### Provided information

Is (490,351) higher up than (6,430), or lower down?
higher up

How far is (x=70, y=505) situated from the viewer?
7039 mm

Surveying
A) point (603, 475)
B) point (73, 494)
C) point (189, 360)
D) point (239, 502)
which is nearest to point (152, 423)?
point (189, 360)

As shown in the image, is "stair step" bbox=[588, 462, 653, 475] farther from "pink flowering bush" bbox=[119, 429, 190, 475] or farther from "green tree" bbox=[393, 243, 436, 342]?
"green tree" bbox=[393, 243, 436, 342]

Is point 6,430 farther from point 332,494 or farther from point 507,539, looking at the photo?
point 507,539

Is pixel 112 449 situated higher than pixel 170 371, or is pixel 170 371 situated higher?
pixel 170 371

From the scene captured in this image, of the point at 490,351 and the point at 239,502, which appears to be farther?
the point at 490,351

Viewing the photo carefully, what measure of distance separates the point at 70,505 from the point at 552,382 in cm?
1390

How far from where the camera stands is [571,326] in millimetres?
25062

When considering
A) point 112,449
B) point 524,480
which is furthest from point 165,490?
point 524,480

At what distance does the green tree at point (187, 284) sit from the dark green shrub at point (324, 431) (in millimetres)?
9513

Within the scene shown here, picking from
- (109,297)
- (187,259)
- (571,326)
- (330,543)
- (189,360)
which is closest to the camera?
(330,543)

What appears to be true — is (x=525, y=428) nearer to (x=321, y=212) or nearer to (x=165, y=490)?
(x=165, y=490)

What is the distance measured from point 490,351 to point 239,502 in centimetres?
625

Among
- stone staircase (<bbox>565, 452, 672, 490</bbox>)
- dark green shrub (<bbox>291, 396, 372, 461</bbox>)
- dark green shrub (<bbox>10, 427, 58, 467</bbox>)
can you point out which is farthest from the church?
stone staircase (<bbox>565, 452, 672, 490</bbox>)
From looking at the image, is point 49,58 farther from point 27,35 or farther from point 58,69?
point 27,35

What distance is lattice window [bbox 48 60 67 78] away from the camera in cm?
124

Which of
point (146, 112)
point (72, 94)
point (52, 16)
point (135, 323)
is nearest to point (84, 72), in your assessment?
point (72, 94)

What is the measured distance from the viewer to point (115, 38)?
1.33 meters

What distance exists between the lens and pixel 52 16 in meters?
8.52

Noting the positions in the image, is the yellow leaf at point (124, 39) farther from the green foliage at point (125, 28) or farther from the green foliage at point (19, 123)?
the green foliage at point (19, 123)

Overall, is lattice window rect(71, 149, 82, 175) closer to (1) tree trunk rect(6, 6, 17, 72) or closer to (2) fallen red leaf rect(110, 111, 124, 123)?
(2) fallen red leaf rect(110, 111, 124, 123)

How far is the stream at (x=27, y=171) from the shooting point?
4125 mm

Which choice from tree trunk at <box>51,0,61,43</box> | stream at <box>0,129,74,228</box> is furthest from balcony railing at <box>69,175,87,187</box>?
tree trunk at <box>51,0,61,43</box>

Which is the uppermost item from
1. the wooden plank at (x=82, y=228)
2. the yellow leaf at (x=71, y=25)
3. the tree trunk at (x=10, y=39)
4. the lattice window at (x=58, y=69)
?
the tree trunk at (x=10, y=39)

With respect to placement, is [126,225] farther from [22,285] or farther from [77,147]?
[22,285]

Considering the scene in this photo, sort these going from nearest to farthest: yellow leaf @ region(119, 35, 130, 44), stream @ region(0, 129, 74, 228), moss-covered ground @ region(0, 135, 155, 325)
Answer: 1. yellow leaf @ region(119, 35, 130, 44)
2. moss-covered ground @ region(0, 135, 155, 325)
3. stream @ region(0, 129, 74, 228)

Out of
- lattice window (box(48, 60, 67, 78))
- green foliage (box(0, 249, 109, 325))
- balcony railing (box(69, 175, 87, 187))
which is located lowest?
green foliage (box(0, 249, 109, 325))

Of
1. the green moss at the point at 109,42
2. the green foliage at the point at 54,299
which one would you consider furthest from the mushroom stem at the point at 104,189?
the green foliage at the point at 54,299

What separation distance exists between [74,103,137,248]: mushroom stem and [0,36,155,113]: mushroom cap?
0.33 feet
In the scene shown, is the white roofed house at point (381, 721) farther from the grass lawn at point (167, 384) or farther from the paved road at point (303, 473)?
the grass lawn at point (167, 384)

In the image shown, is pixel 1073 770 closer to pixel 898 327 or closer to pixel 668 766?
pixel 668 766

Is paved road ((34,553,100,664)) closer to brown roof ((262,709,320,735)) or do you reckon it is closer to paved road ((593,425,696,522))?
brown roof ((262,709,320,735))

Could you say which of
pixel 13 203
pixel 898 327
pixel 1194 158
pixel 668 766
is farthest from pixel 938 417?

######

Required work =
Repeat every item above word for word, with no changes.

Full solution =
Is (490,351) higher up than (6,430), or lower down?
higher up

How far is (x=70, y=505) situated from the viewer?
7039 mm

Surveying
A) point (603, 475)
B) point (73, 494)
C) point (189, 360)
D) point (239, 502)
which is nearest to point (152, 423)?
point (189, 360)

As shown in the image, is "stair step" bbox=[588, 462, 653, 475] farther from "pink flowering bush" bbox=[119, 429, 190, 475] or farther from "green tree" bbox=[393, 243, 436, 342]?
"green tree" bbox=[393, 243, 436, 342]

Is point 6,430 farther from point 332,494 or farther from point 507,539, looking at the photo?
point 507,539

Is pixel 112 449 situated higher than pixel 170 371, or is pixel 170 371 situated higher?
pixel 170 371

From the scene captured in this image, of the point at 490,351 and the point at 239,502, which appears to be farther?
the point at 490,351

Viewing the photo carefully, what measure of distance separates the point at 70,505 from the point at 552,382 in cm?
1390

How far from where the camera stands is [571,326] in millimetres?
25062

When considering
A) point 112,449
B) point 524,480
which is furthest from point 165,490?
point 524,480

At what distance does the green tree at point (187, 284) sit from the dark green shrub at point (324, 431) (in millimetres)?
9513

Within the scene shown here, picking from
- (109,297)
- (187,259)
- (571,326)
- (330,543)
- (189,360)
which is closest to the camera?
(330,543)

What appears to be true — is (x=525, y=428) nearer to (x=321, y=212) or nearer to (x=165, y=490)?
(x=165, y=490)

What is the distance measured from point 490,351 to point 239,502 in centimetres?
625

Among
- stone staircase (<bbox>565, 452, 672, 490</bbox>)
- dark green shrub (<bbox>291, 396, 372, 461</bbox>)
- dark green shrub (<bbox>10, 427, 58, 467</bbox>)
can you point out which is farthest from the church?
stone staircase (<bbox>565, 452, 672, 490</bbox>)
From looking at the image, is point 49,58 farther from point 27,35 or farther from point 58,69?
point 27,35

What distance is lattice window [bbox 48 60 67 78] away from the camera in cm?
124

Which of
point (146, 112)
point (72, 94)
point (52, 16)
point (135, 323)
is nearest to point (84, 72), in your assessment?
point (72, 94)

What is the measured distance from the viewer to point (115, 38)?
1.33 meters

What distance exists between the lens and pixel 52 16 in meters?
8.52

Noting the positions in the image, is the yellow leaf at point (124, 39) farther from the green foliage at point (125, 28) or farther from the green foliage at point (19, 123)?
the green foliage at point (19, 123)

Overall, is lattice window rect(71, 149, 82, 175) closer to (1) tree trunk rect(6, 6, 17, 72) or closer to (2) fallen red leaf rect(110, 111, 124, 123)?
(2) fallen red leaf rect(110, 111, 124, 123)

How far is the stream at (x=27, y=171) from the shooting point?
4125 mm

Which choice from tree trunk at <box>51,0,61,43</box> | stream at <box>0,129,74,228</box> is furthest from balcony railing at <box>69,175,87,187</box>?
tree trunk at <box>51,0,61,43</box>

Which is the uppermost item from
1. the wooden plank at (x=82, y=228)
2. the yellow leaf at (x=71, y=25)
3. the tree trunk at (x=10, y=39)
4. the lattice window at (x=58, y=69)
?
the tree trunk at (x=10, y=39)

With respect to placement, is [126,225] farther from [22,285] or farther from [77,147]?
[22,285]

Considering the scene in this photo, sort these going from nearest to farthest: yellow leaf @ region(119, 35, 130, 44), stream @ region(0, 129, 74, 228), moss-covered ground @ region(0, 135, 155, 325)
Answer: 1. yellow leaf @ region(119, 35, 130, 44)
2. moss-covered ground @ region(0, 135, 155, 325)
3. stream @ region(0, 129, 74, 228)

Out of
- lattice window (box(48, 60, 67, 78))
- green foliage (box(0, 249, 109, 325))
- balcony railing (box(69, 175, 87, 187))
which is located lowest?
green foliage (box(0, 249, 109, 325))

Of
1. the green moss at the point at 109,42
2. the green foliage at the point at 54,299
which one would you consider furthest from the mushroom stem at the point at 104,189?
the green foliage at the point at 54,299

What separation distance exists between [74,103,137,248]: mushroom stem and [0,36,155,113]: mushroom cap?
0.33 feet
In the scene shown, is the white roofed house at point (381, 721) farther from the grass lawn at point (167, 384) or farther from the paved road at point (303, 473)?
the grass lawn at point (167, 384)

In the image shown, is pixel 1073 770 closer to pixel 898 327 or closer to pixel 668 766?
pixel 668 766

Is paved road ((34,553,100,664)) closer to brown roof ((262,709,320,735)) or do you reckon it is closer to paved road ((593,425,696,522))?
brown roof ((262,709,320,735))

Could you say which of
pixel 13 203
pixel 898 327
pixel 1194 158
pixel 668 766
is farthest from pixel 938 417?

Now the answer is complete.